— START Exercise material —

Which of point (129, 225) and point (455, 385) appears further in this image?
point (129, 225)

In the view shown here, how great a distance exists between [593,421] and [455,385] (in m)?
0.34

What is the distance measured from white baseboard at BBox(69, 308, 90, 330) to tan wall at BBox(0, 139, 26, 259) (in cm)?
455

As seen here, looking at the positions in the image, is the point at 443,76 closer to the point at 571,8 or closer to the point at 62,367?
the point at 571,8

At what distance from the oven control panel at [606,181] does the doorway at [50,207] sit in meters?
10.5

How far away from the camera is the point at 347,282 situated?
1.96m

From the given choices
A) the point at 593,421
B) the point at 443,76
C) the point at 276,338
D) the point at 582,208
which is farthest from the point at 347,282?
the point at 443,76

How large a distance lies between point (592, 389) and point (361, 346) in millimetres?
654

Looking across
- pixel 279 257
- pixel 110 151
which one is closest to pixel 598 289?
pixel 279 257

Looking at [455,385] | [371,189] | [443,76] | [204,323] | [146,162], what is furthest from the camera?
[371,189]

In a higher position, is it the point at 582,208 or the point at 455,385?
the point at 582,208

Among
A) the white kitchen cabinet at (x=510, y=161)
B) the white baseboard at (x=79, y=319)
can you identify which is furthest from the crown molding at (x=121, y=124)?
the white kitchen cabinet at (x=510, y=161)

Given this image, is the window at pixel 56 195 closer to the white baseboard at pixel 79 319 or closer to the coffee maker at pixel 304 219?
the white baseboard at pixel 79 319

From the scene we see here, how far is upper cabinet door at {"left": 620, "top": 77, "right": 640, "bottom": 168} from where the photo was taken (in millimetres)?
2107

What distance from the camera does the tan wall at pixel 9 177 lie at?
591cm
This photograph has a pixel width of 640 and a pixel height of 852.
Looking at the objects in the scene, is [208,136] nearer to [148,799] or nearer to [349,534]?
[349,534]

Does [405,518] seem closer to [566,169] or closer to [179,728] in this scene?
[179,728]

— END Exercise material —

Take the line in which "In a higher" occurs and each subsequent line through the end; give these lines again without alteration.

Right answer —
In a higher position, is it the point at 582,208 or the point at 455,385?
the point at 582,208

Among
A) the white kitchen cabinet at (x=510, y=161)
B) the white baseboard at (x=79, y=319)
can you identify which is furthest from the crown molding at (x=121, y=124)?
the white kitchen cabinet at (x=510, y=161)

Given this image, is the window at pixel 56 195 closer to the white baseboard at pixel 79 319 or closer to the coffee maker at pixel 304 219?
the white baseboard at pixel 79 319

From the scene we see here, how far is upper cabinet door at {"left": 620, "top": 77, "right": 640, "bottom": 168} from where the photo was taken (in millimetres)?
2107

What distance from the camera does the tan wall at pixel 9 177 lie at?
591cm
This photograph has a pixel width of 640 and a pixel height of 852.
Looking at the objects in the scene, is [208,136] nearer to [148,799] or nearer to [349,534]?
[349,534]

Does [405,518] seem closer to [566,169] or closer to [179,728] in this scene?
[179,728]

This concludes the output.